Brooklyn has three of the 10 most popular jerseys in the league: Kevin Durant, Kyrie Irving and James Harden. Even though Nike takes the lead on designing the uniforms, the team collaborates with its players throughout the process. “It’s not lost upon us that these guys have an incredible platform themselves and a ton of people are passionate about them, and what they stand for, and what they wear,” Karson said. “That’s as important as any input we’re going to have.”
Communication with players also influenced the Heat’s strategy after the first season of Vice. The players loved the uniforms but would ask for a switch after several consecutive games wearing them, especially if the team lost. “We don’t want people to have Vice fatigue by wearing it too many times,” McCullough said.
That measured approach may not please all fans, many of whom have requested a permanent change to Vice, but the Heat are committed to their core black, white and red. “If Vice brings in you or your family or whomever, that’s great. We want [you] in our fanbase,” McCullough said. “There are some people who are like, ‘Don’t ever change your core.’ We want you too!”
Added Alvarez: “The duality is what makes it fun. We can be Heat Culture, and hardest-working and best-conditioned, but we can also be the Vice Versa uniform that only our market could pull off.”
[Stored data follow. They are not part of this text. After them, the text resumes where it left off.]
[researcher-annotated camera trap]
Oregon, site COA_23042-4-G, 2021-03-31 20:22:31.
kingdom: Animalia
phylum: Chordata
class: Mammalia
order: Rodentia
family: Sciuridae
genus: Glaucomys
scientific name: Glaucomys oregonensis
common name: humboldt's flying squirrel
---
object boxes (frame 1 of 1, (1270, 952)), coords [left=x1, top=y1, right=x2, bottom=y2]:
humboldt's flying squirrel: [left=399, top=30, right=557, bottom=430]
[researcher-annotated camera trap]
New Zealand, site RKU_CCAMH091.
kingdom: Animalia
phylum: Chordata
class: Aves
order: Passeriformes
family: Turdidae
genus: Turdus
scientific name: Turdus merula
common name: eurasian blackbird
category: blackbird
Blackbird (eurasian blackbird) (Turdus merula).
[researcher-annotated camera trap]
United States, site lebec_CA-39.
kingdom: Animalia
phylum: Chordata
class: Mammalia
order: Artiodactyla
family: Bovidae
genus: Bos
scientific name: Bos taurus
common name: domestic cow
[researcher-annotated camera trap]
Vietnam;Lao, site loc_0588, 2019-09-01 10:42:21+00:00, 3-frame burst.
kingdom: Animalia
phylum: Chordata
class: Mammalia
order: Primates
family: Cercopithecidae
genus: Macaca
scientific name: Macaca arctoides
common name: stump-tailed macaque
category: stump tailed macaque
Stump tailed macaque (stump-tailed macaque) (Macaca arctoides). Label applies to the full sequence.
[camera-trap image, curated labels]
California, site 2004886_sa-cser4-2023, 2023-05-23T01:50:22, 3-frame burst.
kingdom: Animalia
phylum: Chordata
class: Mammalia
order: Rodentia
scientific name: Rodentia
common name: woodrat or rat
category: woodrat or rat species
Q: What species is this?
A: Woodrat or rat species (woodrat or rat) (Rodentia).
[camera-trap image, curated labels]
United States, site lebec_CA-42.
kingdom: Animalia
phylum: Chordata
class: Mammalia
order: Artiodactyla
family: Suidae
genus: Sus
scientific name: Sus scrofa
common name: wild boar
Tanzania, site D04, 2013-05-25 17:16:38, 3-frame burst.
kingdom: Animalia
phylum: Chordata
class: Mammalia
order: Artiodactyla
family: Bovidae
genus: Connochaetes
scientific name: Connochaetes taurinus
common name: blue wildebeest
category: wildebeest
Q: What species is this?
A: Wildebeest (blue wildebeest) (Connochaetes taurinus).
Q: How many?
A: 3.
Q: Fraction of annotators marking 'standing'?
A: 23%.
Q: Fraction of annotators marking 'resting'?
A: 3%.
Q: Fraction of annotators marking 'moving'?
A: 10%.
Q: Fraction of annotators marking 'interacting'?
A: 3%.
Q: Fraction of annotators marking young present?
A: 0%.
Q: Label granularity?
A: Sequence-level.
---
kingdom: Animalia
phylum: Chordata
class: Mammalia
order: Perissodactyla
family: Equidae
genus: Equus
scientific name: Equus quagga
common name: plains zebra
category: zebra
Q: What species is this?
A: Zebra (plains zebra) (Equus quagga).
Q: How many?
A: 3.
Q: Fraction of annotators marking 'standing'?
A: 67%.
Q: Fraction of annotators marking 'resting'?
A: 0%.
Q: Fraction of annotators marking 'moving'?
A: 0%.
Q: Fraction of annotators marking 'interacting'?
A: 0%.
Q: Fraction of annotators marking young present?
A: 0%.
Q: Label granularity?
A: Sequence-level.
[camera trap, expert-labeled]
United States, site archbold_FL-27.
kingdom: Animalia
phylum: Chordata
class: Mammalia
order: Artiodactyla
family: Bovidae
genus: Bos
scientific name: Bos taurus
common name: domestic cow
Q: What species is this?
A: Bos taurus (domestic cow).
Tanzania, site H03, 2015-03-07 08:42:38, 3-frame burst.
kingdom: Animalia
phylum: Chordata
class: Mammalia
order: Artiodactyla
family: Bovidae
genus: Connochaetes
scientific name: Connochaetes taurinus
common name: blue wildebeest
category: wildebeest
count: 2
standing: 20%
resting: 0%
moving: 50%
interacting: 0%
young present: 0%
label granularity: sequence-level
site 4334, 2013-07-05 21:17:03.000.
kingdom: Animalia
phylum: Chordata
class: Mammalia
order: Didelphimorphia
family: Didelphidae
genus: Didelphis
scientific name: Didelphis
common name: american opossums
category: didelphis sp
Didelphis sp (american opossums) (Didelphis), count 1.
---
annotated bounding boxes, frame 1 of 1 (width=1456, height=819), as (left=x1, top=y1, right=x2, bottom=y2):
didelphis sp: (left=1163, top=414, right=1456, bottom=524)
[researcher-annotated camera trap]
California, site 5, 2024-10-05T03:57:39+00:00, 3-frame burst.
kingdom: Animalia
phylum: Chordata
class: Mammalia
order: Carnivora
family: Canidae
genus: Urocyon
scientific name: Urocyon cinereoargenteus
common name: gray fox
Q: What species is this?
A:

That duality may throw off some casual fans who tune into a Heat-Sixers game and see bright pink and all-black uniforms, respectively, but it will continue, as many teams have already locked in City Edition ideas for the 2022-23 season. Nike is also applying a similar model to the WNBA, which just unveiled three new jerseys per team in honor of the league’s 25th anniversary, and MLB, where seven teams are wearing City Connect gear this season. If you’re upset about the Boston Red Sox wearing yellow and light blue, blame the NBA for starting the trend.
“Some people are maybe a little confused about the different jerseys and what they mean and how many different jerseys, but ultimately I think these designs resonate with people. The sales data speaks to that,” Karson said. “There’s just a lot of fun to be had.”
Still, not all teams have approached the uniform game with as much fervor as the Heat or the Nets. More than half of the teams’ City Edition uniforms this year have little-to-no connection to previous seasons’ designs. “Some teams are sleeping on this opportunity. It’s a brand-builder, it’s a connection-strengthener, and it’s obviously revenue-generating,” Alvarez said.
“We’ve learned that we can make something be more successful from a revenue and merchandise standpoint than winning a championship with the Big Three,” McCullough said.